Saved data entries

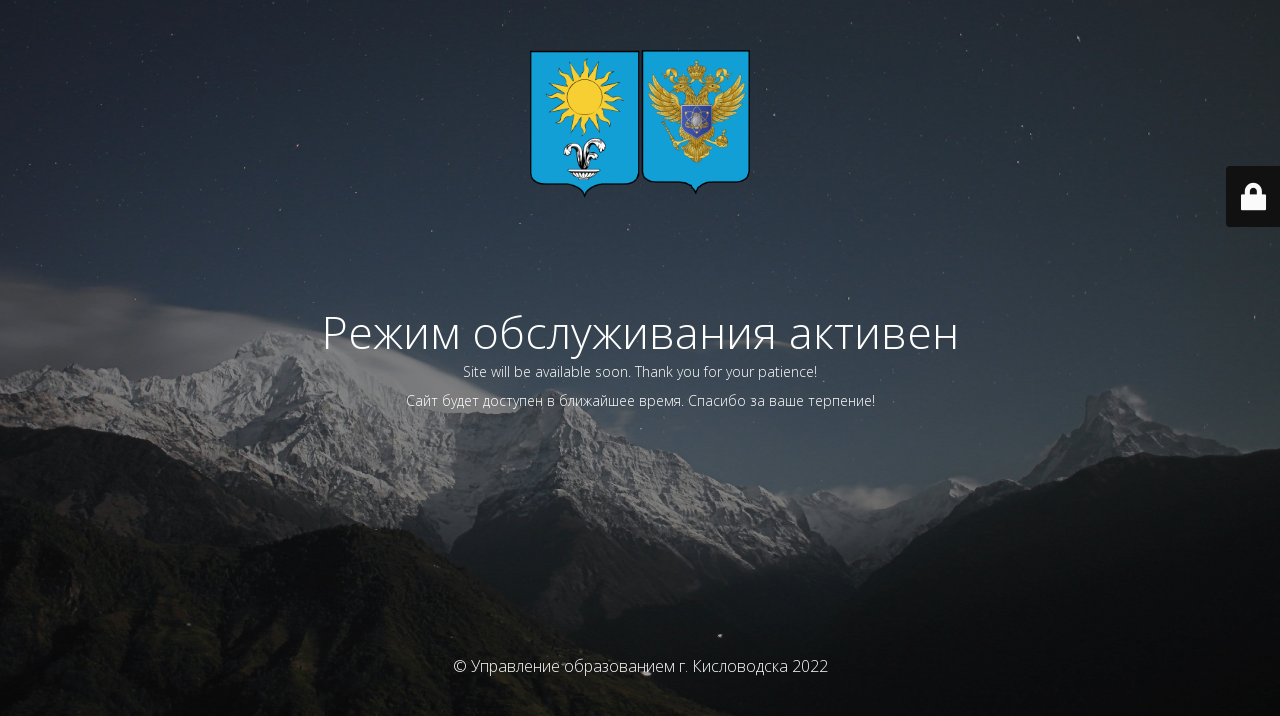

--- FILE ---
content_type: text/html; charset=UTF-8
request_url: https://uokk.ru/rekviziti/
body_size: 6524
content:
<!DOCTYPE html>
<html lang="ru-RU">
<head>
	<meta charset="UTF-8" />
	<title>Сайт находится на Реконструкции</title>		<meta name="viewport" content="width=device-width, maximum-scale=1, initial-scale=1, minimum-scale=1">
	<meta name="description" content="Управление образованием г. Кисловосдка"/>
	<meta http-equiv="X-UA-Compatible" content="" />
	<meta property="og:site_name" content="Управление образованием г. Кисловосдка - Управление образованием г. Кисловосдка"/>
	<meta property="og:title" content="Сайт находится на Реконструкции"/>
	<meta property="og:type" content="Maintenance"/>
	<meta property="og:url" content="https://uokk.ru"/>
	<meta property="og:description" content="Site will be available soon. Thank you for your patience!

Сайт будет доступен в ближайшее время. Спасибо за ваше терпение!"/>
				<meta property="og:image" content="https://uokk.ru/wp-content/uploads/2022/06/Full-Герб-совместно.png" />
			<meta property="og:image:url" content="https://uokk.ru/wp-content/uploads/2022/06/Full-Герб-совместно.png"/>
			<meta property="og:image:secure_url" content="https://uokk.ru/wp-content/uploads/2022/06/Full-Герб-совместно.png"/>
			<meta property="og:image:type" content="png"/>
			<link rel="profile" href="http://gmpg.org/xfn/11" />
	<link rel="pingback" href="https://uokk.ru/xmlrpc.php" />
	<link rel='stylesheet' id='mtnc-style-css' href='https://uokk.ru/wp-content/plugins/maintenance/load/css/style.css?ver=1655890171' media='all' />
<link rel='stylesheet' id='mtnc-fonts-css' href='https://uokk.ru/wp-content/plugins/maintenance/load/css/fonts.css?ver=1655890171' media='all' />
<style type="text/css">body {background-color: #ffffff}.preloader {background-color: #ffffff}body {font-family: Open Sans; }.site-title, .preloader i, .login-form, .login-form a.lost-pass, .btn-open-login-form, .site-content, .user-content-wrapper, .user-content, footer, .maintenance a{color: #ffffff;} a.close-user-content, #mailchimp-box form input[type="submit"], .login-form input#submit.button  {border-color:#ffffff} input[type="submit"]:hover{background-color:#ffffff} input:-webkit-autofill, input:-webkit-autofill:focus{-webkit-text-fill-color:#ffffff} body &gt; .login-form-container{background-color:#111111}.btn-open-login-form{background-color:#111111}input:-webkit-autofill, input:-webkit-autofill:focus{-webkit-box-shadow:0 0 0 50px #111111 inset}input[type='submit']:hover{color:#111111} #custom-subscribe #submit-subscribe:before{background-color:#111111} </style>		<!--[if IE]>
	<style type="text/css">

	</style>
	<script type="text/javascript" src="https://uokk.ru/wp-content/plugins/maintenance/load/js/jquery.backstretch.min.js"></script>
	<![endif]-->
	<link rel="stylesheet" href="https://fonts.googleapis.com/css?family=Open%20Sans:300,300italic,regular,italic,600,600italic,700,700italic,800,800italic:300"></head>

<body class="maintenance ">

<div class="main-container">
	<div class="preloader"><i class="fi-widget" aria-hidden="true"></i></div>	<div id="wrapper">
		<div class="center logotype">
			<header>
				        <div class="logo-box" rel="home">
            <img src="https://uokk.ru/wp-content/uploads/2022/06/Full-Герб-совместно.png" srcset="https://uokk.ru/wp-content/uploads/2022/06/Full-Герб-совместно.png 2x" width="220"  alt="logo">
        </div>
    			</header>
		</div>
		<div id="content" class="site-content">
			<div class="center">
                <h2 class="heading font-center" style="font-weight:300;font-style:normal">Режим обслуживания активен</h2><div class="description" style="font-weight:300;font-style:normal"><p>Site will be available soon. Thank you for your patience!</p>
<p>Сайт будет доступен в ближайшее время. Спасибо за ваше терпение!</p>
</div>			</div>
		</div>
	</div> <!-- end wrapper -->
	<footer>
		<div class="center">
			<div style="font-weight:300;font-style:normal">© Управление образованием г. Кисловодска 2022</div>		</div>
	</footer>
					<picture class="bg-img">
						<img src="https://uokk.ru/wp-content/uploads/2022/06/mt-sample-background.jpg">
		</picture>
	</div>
--
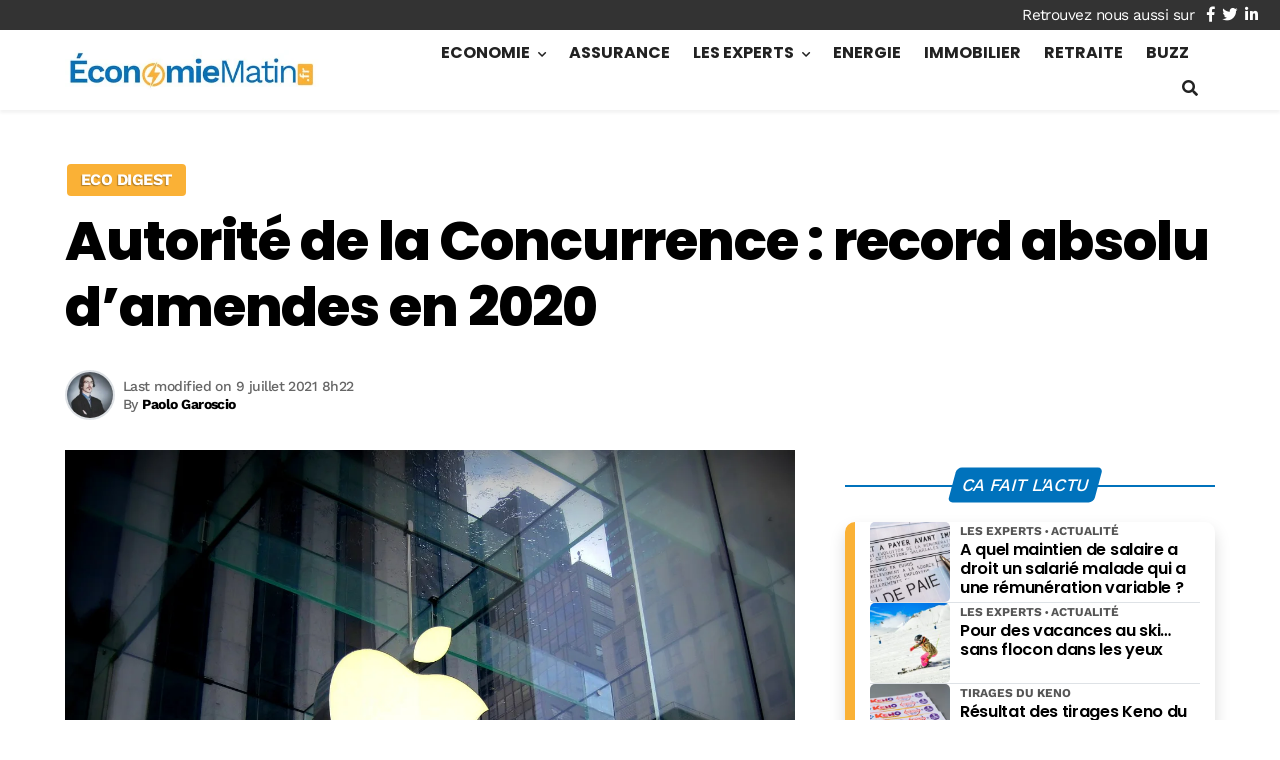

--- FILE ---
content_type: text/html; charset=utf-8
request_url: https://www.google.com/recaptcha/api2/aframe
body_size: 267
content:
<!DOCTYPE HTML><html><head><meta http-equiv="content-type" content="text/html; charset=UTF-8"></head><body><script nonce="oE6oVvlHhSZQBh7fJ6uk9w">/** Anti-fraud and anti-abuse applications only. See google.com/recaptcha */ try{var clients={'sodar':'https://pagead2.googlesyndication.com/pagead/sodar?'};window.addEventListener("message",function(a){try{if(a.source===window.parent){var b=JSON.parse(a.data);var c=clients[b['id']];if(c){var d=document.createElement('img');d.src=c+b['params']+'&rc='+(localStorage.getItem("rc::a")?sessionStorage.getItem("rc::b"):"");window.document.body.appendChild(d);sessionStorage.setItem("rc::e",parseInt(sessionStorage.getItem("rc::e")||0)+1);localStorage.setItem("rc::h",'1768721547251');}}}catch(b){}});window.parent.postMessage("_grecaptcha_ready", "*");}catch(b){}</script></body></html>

■ Required action:
Count every line of the data above where "будет" appears, and give the total only.

■ Solution for this problem:
2